To ensure that women’s concerns are addressed in a meaningful and useful way for women themselves, panelists suggested that key elements for evidence collection should include:  ensuring that qualitative research asks very specific questions that women consider relevant and rigorously describes the methodologies used; combining social science research with clinical studies; and accepting the validity and value of grey literature and more anecdotal data. To this, I would add that it is important for initial research findings to be shared with respondents – or at least women from the same community – to gain their insights and perspectives so that these are considered in the data analysis before presentation to the wider scientific and policymaking community.

The Huairou Commission spearheaded a discussion that aimed to explore how women’s diversities could create a unified women’s movement in responding to HIV/AIDS. Though the hope was that participants would represent multiple groups, including sex workers, LGBTI activists, feminists, grassroots women, and drug users, the ultimate debate focused on how to bridge gaps between women working at the national and international levels (“professionals”) and women whose work is centered in local communities (“grassroots women”). Participants first considered whether any terminology could encompass the shared concerns of professionals and grassroots women, but could reach no consensus on this.
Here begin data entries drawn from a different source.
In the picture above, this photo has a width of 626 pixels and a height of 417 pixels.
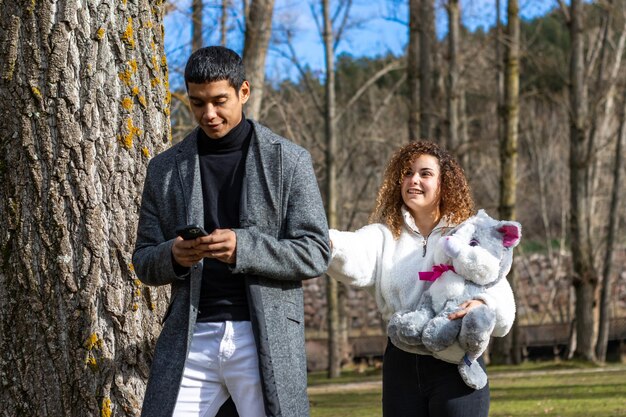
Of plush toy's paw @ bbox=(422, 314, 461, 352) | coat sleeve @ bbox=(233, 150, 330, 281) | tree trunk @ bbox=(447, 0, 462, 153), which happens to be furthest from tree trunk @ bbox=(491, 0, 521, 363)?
coat sleeve @ bbox=(233, 150, 330, 281)

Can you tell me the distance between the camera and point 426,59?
22.5 m

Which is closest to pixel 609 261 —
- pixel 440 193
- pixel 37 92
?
pixel 440 193

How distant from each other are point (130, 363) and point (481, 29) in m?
31.6

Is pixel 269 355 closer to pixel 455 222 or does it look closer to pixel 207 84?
pixel 207 84

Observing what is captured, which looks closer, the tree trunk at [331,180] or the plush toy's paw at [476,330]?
the plush toy's paw at [476,330]

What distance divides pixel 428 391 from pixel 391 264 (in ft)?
1.91

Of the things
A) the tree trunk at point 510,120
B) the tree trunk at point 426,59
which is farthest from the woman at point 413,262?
the tree trunk at point 426,59

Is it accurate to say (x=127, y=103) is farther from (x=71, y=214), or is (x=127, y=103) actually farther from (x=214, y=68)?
(x=214, y=68)

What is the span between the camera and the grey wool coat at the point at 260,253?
3.65 m

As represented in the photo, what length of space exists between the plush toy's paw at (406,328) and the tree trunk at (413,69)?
17333 mm

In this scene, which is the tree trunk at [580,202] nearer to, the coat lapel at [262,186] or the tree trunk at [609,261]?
the tree trunk at [609,261]

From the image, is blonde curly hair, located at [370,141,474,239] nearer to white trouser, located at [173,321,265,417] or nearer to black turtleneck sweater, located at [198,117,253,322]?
black turtleneck sweater, located at [198,117,253,322]

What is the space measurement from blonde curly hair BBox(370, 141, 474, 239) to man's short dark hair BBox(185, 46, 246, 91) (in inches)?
44.0

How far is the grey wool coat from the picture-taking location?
12.0ft
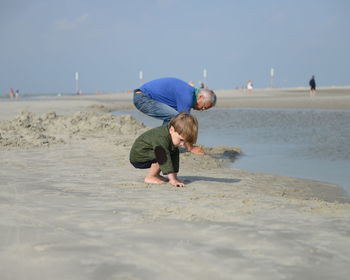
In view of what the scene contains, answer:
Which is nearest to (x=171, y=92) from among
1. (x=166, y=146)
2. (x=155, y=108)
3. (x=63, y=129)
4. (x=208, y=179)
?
(x=155, y=108)

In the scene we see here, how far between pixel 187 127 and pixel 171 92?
2.11 m

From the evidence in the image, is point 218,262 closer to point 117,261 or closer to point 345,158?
point 117,261

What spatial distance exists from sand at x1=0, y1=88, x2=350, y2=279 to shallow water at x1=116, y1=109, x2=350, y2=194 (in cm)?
113

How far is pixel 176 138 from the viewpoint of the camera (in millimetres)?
5203

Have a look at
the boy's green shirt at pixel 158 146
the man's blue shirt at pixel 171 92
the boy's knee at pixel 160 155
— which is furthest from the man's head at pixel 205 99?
the boy's knee at pixel 160 155

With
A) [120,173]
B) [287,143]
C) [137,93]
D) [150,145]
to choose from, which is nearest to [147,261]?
[150,145]

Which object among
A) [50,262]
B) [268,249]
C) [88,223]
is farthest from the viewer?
[88,223]

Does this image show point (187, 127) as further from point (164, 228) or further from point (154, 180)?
point (164, 228)

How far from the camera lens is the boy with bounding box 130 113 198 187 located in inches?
200

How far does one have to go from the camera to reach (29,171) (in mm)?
6055

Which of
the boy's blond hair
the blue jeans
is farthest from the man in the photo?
the boy's blond hair

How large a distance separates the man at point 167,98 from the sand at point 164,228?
1010 millimetres

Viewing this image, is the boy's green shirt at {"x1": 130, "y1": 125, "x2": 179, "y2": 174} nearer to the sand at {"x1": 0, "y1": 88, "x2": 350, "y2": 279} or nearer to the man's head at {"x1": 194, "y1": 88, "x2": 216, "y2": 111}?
the sand at {"x1": 0, "y1": 88, "x2": 350, "y2": 279}

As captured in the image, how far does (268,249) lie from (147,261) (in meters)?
0.64
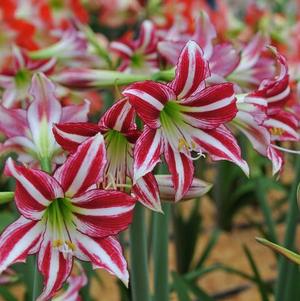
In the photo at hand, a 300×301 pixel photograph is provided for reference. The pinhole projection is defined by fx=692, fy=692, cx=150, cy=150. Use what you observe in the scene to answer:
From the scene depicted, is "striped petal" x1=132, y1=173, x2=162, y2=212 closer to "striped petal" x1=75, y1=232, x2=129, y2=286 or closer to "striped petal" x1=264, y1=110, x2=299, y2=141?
"striped petal" x1=75, y1=232, x2=129, y2=286

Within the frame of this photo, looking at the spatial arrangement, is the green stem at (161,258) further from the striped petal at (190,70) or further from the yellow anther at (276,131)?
the striped petal at (190,70)

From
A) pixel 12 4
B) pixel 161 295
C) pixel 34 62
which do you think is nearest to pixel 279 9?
pixel 12 4

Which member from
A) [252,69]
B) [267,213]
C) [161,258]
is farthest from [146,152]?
[267,213]

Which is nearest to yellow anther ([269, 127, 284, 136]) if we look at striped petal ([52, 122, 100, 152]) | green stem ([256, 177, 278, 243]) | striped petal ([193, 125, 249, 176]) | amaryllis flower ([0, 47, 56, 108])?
striped petal ([193, 125, 249, 176])

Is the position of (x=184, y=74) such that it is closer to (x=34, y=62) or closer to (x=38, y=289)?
(x=38, y=289)

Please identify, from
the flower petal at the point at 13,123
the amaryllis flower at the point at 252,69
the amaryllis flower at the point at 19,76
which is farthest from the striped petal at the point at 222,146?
the amaryllis flower at the point at 19,76
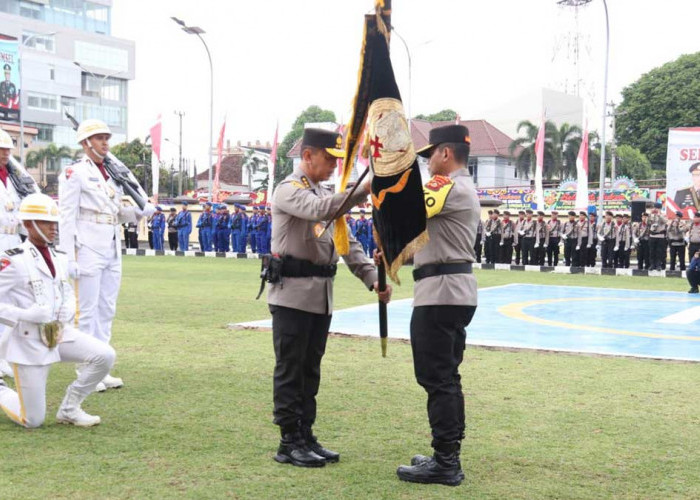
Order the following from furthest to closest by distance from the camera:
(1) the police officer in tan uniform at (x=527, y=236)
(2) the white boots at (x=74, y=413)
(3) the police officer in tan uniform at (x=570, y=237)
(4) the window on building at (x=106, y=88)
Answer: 1. (4) the window on building at (x=106, y=88)
2. (1) the police officer in tan uniform at (x=527, y=236)
3. (3) the police officer in tan uniform at (x=570, y=237)
4. (2) the white boots at (x=74, y=413)

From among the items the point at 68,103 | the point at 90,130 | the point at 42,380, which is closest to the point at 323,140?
the point at 42,380

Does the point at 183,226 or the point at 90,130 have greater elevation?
the point at 90,130

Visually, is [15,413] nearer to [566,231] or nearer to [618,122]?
[566,231]

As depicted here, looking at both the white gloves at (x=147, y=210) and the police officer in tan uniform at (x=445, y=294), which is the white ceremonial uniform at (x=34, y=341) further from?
the police officer in tan uniform at (x=445, y=294)

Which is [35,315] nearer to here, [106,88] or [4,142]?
[4,142]

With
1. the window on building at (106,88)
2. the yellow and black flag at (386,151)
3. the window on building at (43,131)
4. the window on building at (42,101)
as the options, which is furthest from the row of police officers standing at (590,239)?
the window on building at (106,88)

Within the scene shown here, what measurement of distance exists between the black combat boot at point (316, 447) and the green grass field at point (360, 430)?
0.08 m

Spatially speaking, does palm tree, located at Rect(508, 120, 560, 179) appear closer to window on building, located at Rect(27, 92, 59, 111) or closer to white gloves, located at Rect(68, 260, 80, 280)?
window on building, located at Rect(27, 92, 59, 111)

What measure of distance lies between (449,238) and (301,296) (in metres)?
0.98

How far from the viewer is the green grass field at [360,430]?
15.0 feet

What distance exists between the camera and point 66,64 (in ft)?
271

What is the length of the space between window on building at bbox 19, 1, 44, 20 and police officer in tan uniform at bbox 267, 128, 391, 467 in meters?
84.9

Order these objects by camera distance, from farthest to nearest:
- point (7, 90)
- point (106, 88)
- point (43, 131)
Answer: point (106, 88), point (43, 131), point (7, 90)

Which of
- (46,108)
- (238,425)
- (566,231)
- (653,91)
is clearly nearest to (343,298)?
(238,425)
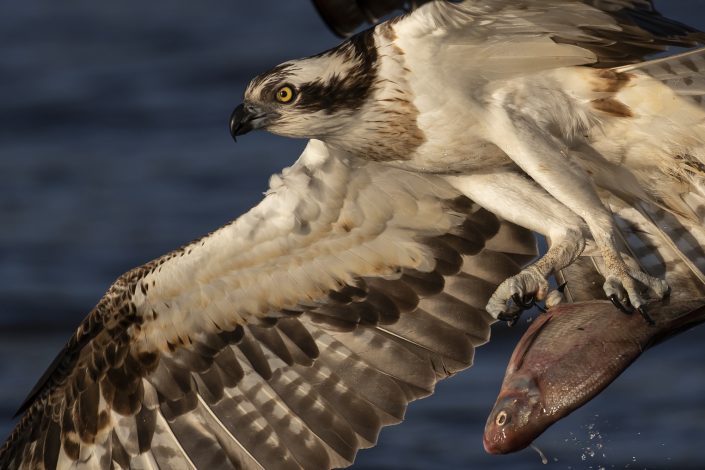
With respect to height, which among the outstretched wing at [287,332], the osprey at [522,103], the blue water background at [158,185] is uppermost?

Some useful suggestions nevertheless emerged:

1) recognize that all women have multiple identities and roles, with some being perhaps more dominant than others;

2) actively create opportunities and spaces for grassroots women to name and claim their own agendas;

3) focus not only high-level women’s participation (e.g., advocating for women parliamentarians in connection with MDG 3,but promote women’s leadership at the community level (town councils; heading up parent-teacher, farming and credit associations, etc.); and

4) create more opportunities for women working at different levels to develop complementary activities and work.

The participants agreed that such discussions among representatives of “professionals” and “grassroots women” should be promoted both nationally and internationally, with a pre-conference for women before the Washington AIDS Conference being a desirable goal.

Finally, a session entitled “We hear the thunder but we see no rain” examined the situation of funding for women’s rights work. There was agreement that the funds available are pitifully and unacceptably low and that more must be done to advocate for and track governmental accountability in this regard. There was also agreement that women’s organizations need more funds and capacity-building to even be able to carry out such advocacy and accountability work. However, opinions differed as to whether it would be feasible or even desirable to create more indicators on gender equality. In my view, it would be useful if we did do more to measure progress towards gender equality, including promotion of gender equality within our own organizations and networks.

This session’s call for a plenary presentation on the topic of funding for women’s rights at the next AIDS Conference was heartily endorsed by those present. Indeed, a point on which women agreed in all these early sessions is that women’s issues certainly need to be a much larger part of the official program of the next International AIDS Conference to be held in Washington, DC (22-27 July 2012). As one woman noted, we must ensure that women are not pushed to the edges – including the edges of the conference (i.e., early morning, evening and satellite/side event sessions).

What may determine whether this happens is the degree to which we take to heart some of the early recommendations from these first two days: pursue a more inter-generational approach to examining and addressing women’s situations, needs and desires; advocate more effectively for the importance of qualitative data to support interventions that truly respond to women’s concerns and promote fulfillment of their rights; and increase efforts to have more women’s voices heard, both by creating spaces for women to exercise their leadership effectively at the grassroots, national and international levels and by vigorously promoting and making visible how women’s work and advocacy at the grassroots, national and international levels can be complementary and mutually reinforcing.